▶ **Task requirements**
Rewrite the items from the line with "From what you can see, which of" up to and including the last line of the items, requests included. Rescale every coordinate in the answers by multiplying it by 2.2 and rounding to a whole number, with halves rounded up.

▶ **Supplied records**
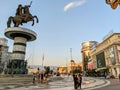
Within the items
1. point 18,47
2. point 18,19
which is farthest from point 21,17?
point 18,47

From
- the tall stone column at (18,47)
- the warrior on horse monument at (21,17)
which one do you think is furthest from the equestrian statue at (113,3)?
the warrior on horse monument at (21,17)

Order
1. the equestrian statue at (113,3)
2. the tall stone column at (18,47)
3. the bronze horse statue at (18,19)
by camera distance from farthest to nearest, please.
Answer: the bronze horse statue at (18,19)
the tall stone column at (18,47)
the equestrian statue at (113,3)

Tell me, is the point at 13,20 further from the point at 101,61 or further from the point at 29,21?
the point at 101,61

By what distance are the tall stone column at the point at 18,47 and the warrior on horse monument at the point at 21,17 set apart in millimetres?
1941

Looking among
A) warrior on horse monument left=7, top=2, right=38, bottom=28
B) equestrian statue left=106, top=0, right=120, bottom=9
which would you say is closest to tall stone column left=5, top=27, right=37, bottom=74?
warrior on horse monument left=7, top=2, right=38, bottom=28

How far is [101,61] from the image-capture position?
8225 centimetres

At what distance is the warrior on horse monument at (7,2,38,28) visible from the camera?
32094 mm

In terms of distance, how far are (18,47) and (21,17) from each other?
6.25 metres

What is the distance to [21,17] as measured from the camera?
32.5 m

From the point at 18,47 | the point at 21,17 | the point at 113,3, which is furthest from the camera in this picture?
the point at 21,17

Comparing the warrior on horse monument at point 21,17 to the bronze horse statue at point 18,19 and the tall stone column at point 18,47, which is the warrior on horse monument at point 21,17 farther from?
the tall stone column at point 18,47

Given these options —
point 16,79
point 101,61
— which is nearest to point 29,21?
point 16,79

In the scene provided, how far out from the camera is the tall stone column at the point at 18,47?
3020 cm

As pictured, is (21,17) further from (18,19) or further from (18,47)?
(18,47)
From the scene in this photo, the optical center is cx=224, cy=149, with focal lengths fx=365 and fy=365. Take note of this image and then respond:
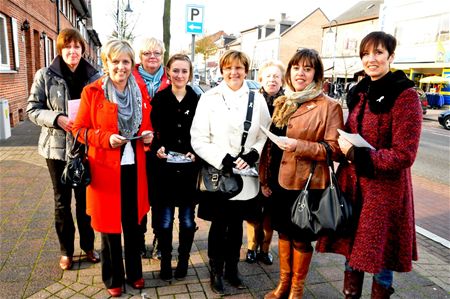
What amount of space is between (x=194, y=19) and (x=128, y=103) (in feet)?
15.0

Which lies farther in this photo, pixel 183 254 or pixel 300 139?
pixel 183 254

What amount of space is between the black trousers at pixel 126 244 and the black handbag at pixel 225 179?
593mm

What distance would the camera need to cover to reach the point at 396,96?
240 centimetres

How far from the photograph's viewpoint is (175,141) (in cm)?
314

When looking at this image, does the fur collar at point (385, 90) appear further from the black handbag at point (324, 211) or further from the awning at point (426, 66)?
the awning at point (426, 66)

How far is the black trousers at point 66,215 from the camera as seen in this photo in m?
3.31

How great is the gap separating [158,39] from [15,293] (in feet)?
8.17

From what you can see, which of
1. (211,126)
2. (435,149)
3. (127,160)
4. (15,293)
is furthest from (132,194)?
(435,149)

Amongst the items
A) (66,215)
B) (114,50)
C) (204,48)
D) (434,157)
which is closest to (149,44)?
(114,50)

▶ **Solution for this exercise**
From what you can see, which of
1. (211,126)
2. (435,149)
3. (127,160)
4. (15,293)
is furthest from (132,194)?
(957,328)

Amongst the items
A) (66,215)
B) (114,50)
C) (204,48)
D) (434,157)
which is closest to (149,44)?
(251,110)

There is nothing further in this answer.